4 of 5 people found the following review helpful.
"But wherefore give him life?"
By Cristiano Nisoli
First, I cannot comment on this particular translation, as I read and studied the Canti in Italian - so my 5 stars ought to be taken cum grano salis.

Not being able to review this edition, should I be so silly to give "stars" to Leopardi himself? In fact, it would be rather silly of me to attempt, here, in a few lines, a short literary criticism of the work of one of the greatest poets in Italian language as well as a giant of human thought. Libraries can be filled with books on this enfant prodige, who as a child would toy with greek, latin and hebrew philology, write tragedies, essays on theology, histories of astronomy - as Italo Calvino puts it, when he writes a poem on the moon, Leopardi knows precisely well what he is talking about - or could forge a Callimachus and fool the world authorities on ancient greek literature. His Zibaldone di Pensieri ("Eggnog of thoughts") anticipates contemporary philosophy from Schopenhauer to Nietzsche to Heidegger - indeed it anticipates the contemporary age; his entire work is like a big bang, and contains in nuce future existentialism, nihilism, ontology. So, I will just rant a little about what of Leopardi speaks to me personally.

Men are not created equal. I hold this truth to be self evident. So did Leopardi. He knew he was not one of the "greggia", not on of the sheep he envied. Some of us are different, as he tells us. There are people that can experience in advance what our kind will explore in the future centuries. And most of them burn, like fuses burn. We watch them fall with an admixture of admiration, horror and awe - as the tragic chorus watches Oedipus.

That is why I do not believe that "Cosmic Pessimism" is a good label for Leopardi. Sure, that would attract a teenager, and indeed at seventeen, I myself could not open his Canti without reading all of them, many times, usually ending up at late night, early morning.

But what is truly universal about Leopardi is his incredible sensitivity for the "being", his "esprit de finesse". He does not "understand" the infinite. He can feel it, as a revelation. In "L'Infinito" he describes - as a real, physical experience - the simplification of the universe to the cosmic equation that brahmanism would write as Brahman=Ataman (without him knowing anything of the Upanishad):

But sitting here, and watching here, in thought,
I create interminable spaces,
greater than human silences, and deepest
quiet, where the heart barely fails to terrify.

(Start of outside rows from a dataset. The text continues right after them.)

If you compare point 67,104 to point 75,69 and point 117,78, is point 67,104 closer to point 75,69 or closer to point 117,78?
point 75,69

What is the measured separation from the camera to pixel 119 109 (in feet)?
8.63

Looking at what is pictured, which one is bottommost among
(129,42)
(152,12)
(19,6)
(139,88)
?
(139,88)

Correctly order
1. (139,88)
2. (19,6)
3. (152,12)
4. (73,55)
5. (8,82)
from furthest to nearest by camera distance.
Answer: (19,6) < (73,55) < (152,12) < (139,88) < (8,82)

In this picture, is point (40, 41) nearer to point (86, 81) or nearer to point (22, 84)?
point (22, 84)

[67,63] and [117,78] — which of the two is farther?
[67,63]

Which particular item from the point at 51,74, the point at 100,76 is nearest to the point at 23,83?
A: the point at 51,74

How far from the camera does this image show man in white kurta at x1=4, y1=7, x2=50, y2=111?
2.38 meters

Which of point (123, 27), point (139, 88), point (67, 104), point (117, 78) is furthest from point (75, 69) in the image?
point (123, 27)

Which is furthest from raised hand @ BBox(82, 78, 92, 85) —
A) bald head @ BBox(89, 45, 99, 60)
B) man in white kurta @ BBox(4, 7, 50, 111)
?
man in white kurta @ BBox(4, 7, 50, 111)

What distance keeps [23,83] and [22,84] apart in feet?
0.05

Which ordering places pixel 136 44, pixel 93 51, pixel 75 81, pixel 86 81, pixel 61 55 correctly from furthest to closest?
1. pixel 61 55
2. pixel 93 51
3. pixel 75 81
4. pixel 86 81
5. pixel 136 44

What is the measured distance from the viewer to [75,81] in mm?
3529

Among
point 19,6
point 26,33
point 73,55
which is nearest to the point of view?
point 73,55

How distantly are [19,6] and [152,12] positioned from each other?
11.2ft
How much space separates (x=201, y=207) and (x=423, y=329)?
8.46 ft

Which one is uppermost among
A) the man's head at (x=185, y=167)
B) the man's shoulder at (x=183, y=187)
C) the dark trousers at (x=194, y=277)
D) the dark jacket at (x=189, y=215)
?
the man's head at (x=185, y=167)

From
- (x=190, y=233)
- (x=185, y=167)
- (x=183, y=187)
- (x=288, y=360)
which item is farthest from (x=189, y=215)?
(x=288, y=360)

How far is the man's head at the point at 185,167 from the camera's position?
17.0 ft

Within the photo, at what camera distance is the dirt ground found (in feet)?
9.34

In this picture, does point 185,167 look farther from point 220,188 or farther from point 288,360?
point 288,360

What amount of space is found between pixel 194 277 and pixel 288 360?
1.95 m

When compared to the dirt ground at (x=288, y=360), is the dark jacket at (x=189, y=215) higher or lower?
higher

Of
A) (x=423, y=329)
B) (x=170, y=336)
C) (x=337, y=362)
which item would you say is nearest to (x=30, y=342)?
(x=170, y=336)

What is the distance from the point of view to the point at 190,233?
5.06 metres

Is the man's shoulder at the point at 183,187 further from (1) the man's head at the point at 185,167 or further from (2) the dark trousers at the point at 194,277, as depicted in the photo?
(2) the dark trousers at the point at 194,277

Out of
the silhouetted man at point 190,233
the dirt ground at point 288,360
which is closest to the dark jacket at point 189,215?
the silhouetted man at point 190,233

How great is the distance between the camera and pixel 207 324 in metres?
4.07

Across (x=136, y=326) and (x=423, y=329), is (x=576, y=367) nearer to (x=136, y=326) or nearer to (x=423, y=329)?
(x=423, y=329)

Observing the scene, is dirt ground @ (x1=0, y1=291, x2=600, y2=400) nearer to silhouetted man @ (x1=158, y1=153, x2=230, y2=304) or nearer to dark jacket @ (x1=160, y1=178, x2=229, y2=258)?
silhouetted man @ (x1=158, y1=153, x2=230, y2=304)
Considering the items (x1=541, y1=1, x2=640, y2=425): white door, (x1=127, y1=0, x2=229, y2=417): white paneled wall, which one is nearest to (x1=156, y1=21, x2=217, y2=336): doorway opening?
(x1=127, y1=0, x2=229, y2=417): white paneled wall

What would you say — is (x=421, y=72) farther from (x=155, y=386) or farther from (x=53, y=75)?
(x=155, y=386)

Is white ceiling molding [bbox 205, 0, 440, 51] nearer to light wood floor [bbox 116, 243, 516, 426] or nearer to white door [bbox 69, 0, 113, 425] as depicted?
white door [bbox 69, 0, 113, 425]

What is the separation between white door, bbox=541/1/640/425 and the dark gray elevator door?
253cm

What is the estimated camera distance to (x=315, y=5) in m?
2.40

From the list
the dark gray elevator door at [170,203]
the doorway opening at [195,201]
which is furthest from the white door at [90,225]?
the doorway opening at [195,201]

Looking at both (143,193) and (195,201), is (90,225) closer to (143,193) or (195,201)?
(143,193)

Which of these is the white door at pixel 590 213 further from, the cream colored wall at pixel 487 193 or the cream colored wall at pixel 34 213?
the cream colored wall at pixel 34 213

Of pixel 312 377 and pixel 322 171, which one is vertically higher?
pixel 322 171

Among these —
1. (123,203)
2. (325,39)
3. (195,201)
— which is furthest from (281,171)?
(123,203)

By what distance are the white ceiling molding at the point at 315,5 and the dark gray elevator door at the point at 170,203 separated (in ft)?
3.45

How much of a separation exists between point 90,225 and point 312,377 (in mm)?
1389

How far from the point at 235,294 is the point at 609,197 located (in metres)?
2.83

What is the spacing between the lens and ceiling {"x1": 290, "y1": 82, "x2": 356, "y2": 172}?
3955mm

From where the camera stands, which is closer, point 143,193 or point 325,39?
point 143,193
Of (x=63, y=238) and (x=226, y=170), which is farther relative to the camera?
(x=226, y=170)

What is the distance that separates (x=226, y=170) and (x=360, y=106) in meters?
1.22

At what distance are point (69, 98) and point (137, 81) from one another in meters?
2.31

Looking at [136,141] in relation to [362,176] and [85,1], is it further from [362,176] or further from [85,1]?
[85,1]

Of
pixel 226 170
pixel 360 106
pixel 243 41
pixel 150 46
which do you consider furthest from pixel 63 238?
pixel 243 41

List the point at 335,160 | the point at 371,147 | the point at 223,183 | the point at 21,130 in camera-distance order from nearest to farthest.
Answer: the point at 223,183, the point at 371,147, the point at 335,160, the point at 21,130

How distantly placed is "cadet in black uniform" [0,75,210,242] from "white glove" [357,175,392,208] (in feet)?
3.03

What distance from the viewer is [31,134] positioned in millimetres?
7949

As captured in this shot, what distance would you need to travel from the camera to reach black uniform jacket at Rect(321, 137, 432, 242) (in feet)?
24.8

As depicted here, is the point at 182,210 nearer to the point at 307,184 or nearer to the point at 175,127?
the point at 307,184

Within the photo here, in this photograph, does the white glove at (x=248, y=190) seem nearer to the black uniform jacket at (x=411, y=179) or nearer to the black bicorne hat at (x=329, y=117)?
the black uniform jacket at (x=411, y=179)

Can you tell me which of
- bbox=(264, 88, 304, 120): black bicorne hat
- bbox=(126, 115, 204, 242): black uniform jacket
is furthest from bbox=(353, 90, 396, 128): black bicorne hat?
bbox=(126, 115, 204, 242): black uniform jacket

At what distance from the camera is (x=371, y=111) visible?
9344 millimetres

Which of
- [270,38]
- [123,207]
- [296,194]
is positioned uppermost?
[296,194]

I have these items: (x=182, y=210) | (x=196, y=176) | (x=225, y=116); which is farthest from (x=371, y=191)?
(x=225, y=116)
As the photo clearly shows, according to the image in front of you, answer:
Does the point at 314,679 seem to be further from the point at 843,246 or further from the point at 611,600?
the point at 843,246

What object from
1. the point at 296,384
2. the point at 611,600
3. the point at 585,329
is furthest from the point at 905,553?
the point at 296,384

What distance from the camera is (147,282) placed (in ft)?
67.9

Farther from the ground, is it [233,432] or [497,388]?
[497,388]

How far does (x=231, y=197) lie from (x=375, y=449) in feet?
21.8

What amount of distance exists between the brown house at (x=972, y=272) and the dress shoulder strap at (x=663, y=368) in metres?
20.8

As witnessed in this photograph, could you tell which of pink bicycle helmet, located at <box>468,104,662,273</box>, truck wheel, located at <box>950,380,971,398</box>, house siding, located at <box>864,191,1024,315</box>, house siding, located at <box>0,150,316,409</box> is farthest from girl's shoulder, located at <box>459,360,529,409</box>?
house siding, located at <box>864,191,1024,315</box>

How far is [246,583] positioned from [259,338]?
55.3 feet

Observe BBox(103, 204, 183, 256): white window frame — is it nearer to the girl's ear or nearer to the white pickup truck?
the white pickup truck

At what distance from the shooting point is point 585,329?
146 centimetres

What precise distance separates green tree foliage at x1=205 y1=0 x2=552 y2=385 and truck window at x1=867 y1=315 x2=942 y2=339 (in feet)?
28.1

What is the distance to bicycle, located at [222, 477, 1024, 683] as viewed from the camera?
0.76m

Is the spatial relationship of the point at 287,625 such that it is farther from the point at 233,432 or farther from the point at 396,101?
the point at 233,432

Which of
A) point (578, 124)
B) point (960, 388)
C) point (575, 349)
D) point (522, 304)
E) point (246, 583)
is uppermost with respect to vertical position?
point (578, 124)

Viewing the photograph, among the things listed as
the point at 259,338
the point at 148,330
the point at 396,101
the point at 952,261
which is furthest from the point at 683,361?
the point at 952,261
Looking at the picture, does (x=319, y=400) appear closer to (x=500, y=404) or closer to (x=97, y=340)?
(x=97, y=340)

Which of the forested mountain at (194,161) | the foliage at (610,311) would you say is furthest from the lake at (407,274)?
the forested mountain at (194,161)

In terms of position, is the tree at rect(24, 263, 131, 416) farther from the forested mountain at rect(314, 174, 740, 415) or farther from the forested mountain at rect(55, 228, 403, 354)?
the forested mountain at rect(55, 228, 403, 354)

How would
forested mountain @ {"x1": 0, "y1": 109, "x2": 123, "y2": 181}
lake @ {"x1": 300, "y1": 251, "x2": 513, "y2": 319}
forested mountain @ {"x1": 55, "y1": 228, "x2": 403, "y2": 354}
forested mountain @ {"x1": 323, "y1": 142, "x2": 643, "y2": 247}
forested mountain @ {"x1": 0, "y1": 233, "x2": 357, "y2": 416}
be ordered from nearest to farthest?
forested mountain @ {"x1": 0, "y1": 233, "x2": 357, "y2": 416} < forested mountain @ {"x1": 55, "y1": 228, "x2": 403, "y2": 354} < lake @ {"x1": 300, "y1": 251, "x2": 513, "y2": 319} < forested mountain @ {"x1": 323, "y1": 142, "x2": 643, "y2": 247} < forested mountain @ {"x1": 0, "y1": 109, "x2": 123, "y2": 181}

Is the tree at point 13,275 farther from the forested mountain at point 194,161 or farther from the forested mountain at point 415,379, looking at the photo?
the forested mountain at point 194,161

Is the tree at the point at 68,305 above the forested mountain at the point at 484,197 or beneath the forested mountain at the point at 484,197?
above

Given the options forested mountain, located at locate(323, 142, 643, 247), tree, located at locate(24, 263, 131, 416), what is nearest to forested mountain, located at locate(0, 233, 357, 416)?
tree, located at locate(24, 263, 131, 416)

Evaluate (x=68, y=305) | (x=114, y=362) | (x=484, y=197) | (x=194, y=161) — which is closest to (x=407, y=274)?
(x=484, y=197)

(...) and I remember the eternal
and the dead seasons, and the living present
and its sound (...)

Shipwreck can be sweet in the sea of the absolute, as it is to drown thoughts in this immensity; but as Leopardi points his eyes into its depths, reality poses him radical questions. At the end, Leopardi answers are notoriously horrific: Nature as a stepmother, and not a good one. Cruelty as at the core of the being. Men, women, children, no more valuable or respected than ants. And life itself the crazy joke of a disturbed mind. Get a taste (and pardon my poor translation):

In travail man is born
and often his birth causes death
Pain and torment he feels
with his earliest breath
and from the first, his parents fondly strive
to console him of being born (...)

We do not have to believe his answers - Nietzsche found different (yet similar) ones, so did Buddha, or Epicure or St. paul... although we certainly cannot dismiss his pessimism by trivializing the personal experience of such an excellent mind, as some mediocre contemporaries have tried to.

But art, as we know, is not "a way to say things", it is a form of knowledge, a revelation for the artist foremost, as well as its transmission to others in the form that is closest to that pristine experience of truth. We read Leopardi to relive the enlightening of his soul, or at least to try. Perhaps at the end, answers are not so important.